Even though prefer building from source we do "repacking" in cases like that.

Here is an example: https://github.com/conda-forge/flask-restplus-feedstock/blob/d41ecd6077ba51df75cb15a2b06e737bdc43f8d6/recipe/meta.yaml

@ocefpaf thanks for the response! Another dumb question, hope you don't mind - the jaxlib wheels are for macOS and Linux only: https://pypi.org/project/jaxlib/#files

I plan to "repackage" only the Python 3 wheels. Is there a way for us to specify which repackaged wheel to be downloaded, based on OS? Or is this out of scope for conda-forge?

Thanks for driving this, Eric!

Just a question: how do we know that building will be painful on conda-forge? Our build process and build script are pretty simple if we can install and run bazel and meet the compiler toolchain requirements of TensorFlow. Since there are already conda packages for TF, we should be able to follow that setup, since the only thing JAX needs to compile from source is a sub-target inside TF. In other words, if we knew how to build TF on conda-forge, then we'd already know how to build what JAX needs, as it's a subset of TF.

@mattjj the bazel portion of installation takes quite a long while to run, which is what drives most of the "pain" from installation. If I am not mistaken, it may be a drain on free community resources to have to build jaxlib from scratch each time. @ocefpaf, do you have any input on this? For reference, it takes over 10 minutes on my home GPU tower to build from source.

I plan to "repackage" only the Python 3 wheels. Is there a way for us to specify which repackaged wheel to be downloaded, based on OS? Or is this out of scope for conda-forge?

Yep. Just use the pre-processor selectors like in this example.

@ocefpaf, do you have any input on this? For reference, it takes over 10 minutes on my home GPU tower to build from source.

At the moment we, conda-forge, cannot afford long builds (>1 hour) and we do not have GPU support yet. However, we are experimenting with azure pipelines to be able to do long builds, and I believe we may get even some GPUs. More on this soon...

This is very helpful, thank you @ocefpaf!

Wanted to ensure that there was a cross-reference. jaxlib conda-forge PR is here: https://github.com/conda-forge/staged-recipes/pull/7529

I mimicked the Tensorflow build recipe. Each time there's an update to jaxlib, the recipe, specifically build.sh and meta.yaml have to be updated.

No builds happen for Windows, as it is currently unavailable. To encourage Py3k adoption, I also intentionally did not include the Python 2 wheels in the build.

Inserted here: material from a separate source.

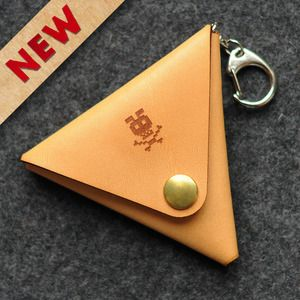 Triangle coin case by Brainbow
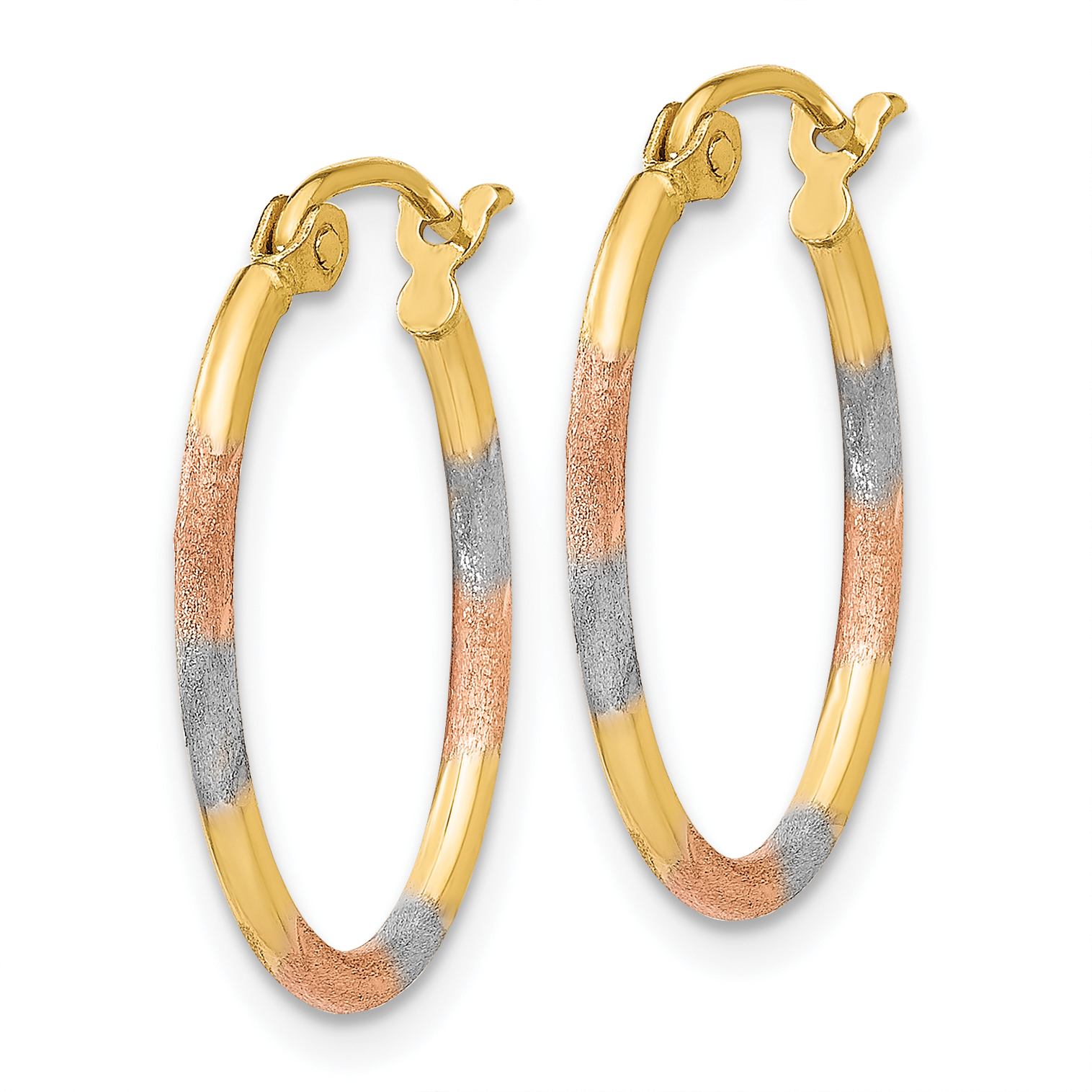 14K and White and Rose Rhodium Diamond-Cut Hoop Earrings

Looping back here about conda, guys. I tried submitting a PR for just jaxlib: https://github.com/conda-forge/staged-recipes/pull/7529

However, it appears that there is an issue with the macOS build, which is only resolvable by building from source.

I think things will be cleaner if jaxlib is separated from jax. @mattjj, I remember this was on your roadmap before - am I remembering correctly, or am I mistaken about this?

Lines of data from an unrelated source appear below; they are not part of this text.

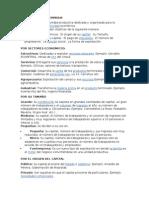 Clasif Emp en Colomb.doc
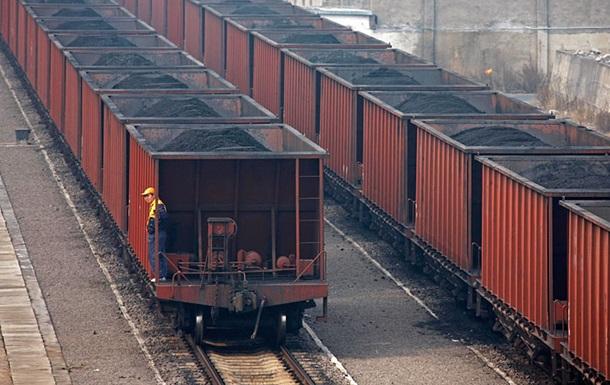Большая часть угля для Украины пришла из РФ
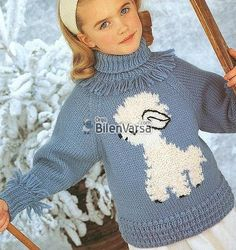 Tina's handicraft : 45 knitting designs for babies Fair Isle Knitting Patterns, Knitting Designs, Knit Patterns, Knitting For Kids, Baby Knitting, Cute Toddler Girl Clothes, Baby Girl Birthday Dress, Designer Baby Clothes, Baby Sweaters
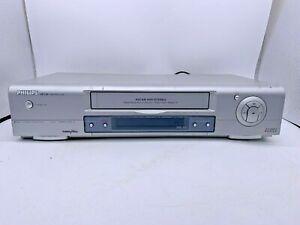 Vintage Philips VR 730/07 VHS Video Recorder Turbo Drive NICAM HIFI Stereo
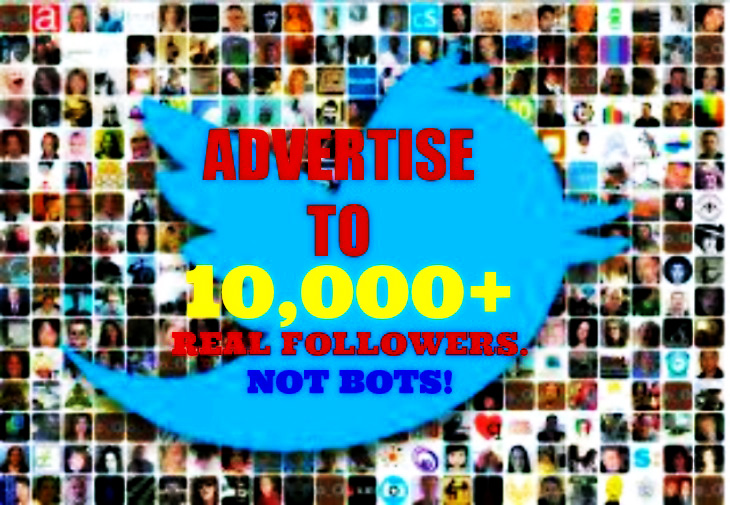 tweet your Message,Service or Link to My 9000 Followers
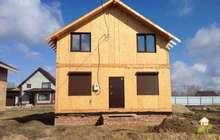Дом из СИП-панелей, Дома по Канадской технологии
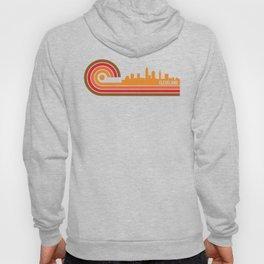 Retro Style Cleveland Ohio Skyline Hoody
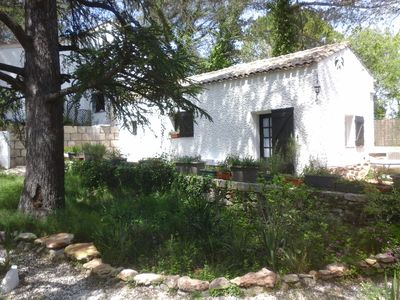Photo for Provencal farmhouse between the Mediterranean and the Cevennes.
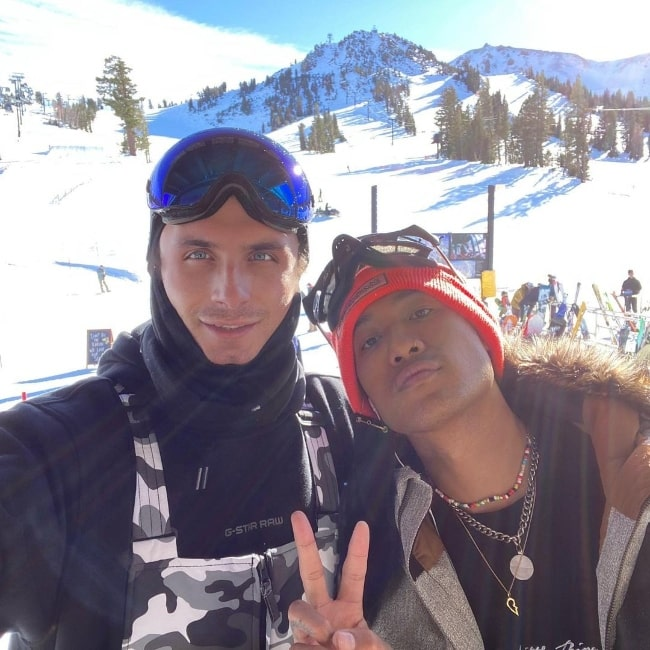James Kennedy (Left) and Jesse Montana at Mammoth Lakes in California in December 2020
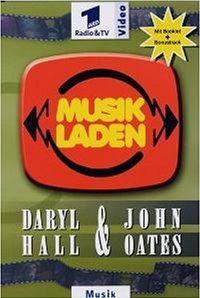 Musikladen DVD front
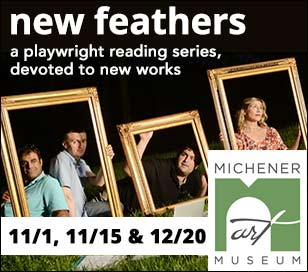New Feathers: A Playwright Reading Series presents new, literary works from award-winning playwrights of the region, including the Princeton Witherspoon Circle! On December 20th, New Feathers will unveil a specially selected, new theatrical, full-length play. Professionally casted, directed and performed as a most entertaining reading. A perfect industry-inside view of the creative, theater process. Audience engagement encouraged. Title and playwright, TBA. Show ticket includes museum general admission for each performance, pre-show gathering at 6:15 - 6:45 with light refreshments served and the featured performance at 7 pm, with one 15-minute intermission. Galleries remain open until 9 pm.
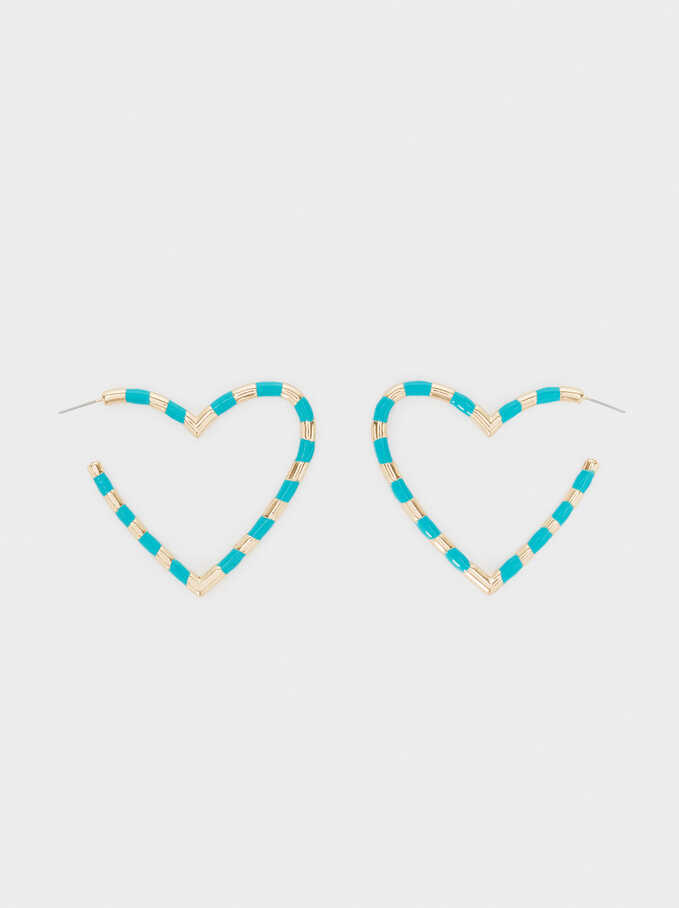 Large Heart Hoop Earrings, Multicolor, hi-res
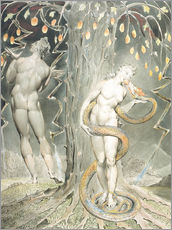 Galleritryck  Adam and Eve - William Blake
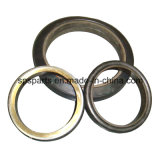 Seals di galleggiamento Made in Cina Toric Seal Excavator Parte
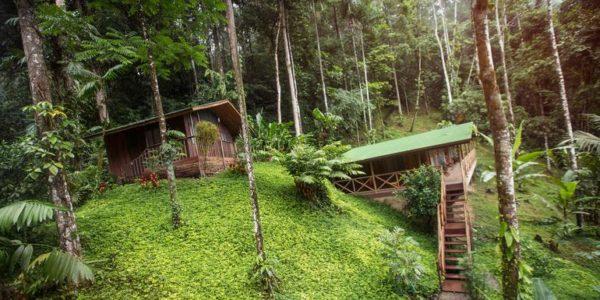 Costa Rica Active Adventure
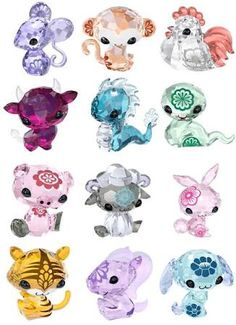 Check out these super cute crystal figurines designed by Junko Mizuno for Swarovski. These figurines are Mizuno's kawaii version of the Chinese Zodiac animals, complete with accents on each p… Cute Animal Drawings, Kawaii Drawings, Cute Drawings, Anime Zodiac, Zodiac Art, Swarovski Crystal Figurines, Swarovski Crystals, Glass Animals, Cute Art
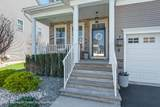 4 Mulberry Drive - Photo 4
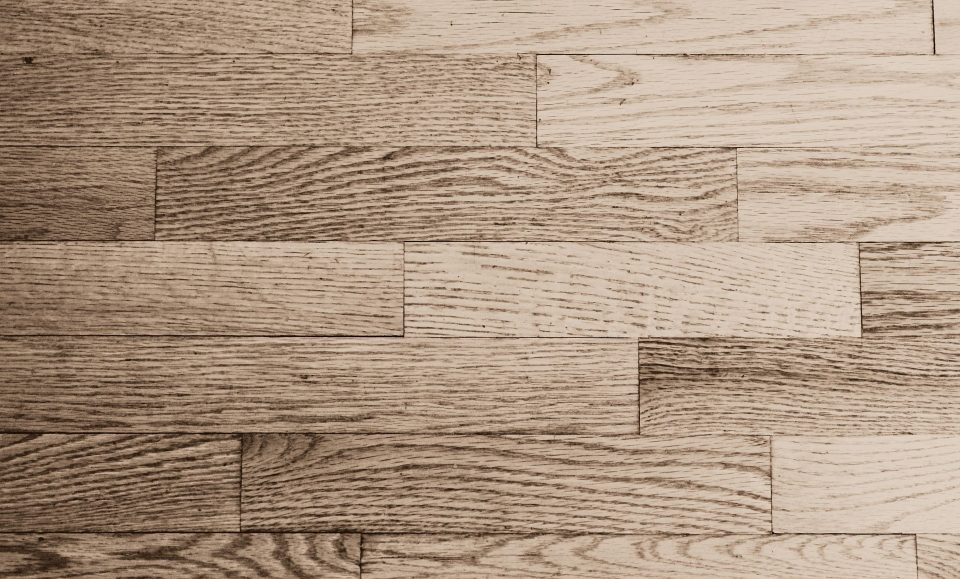 New Home know it all wood-background-911072_1920-960x579 Luxury Vinyl Plank Flooring compared to  other flooring material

Yes, we had a plan to separate out jaxlib and call it xlapy, though it hasn't been a high priority compared to other work because there hasn't been a clear upside.

Is it possible to have separate conda packages for jax and jaxlib, without splitting the git repository? I ask mainly because we might not have time to dig into this for a while.

@mattjj I can try something - e.g. downloading an zip or tar archive of the whole jax repository, and then building from source.

Could you guys put up a tagged release on GitHub? That's generally better received by the conda-forge admins, and it'll give me a so-called "point release reference" that I can point the build recipe against, rather than always building against an ever-evolving master :smile:.

Hah, looks like I was one step too fast for the conda-forge admins.

I just updated the conda-forge PR: https://github.com/conda-forge/staged-recipes/pull/7529

Looks like there's a fix for the error being encountered before.

Could you guys put up a tagged release on GitHub?

Is it viable to instead just clone a specific git commit? We might be able to do tagged releases and stuff, but I'd like to minimize the number of potential blockers for you.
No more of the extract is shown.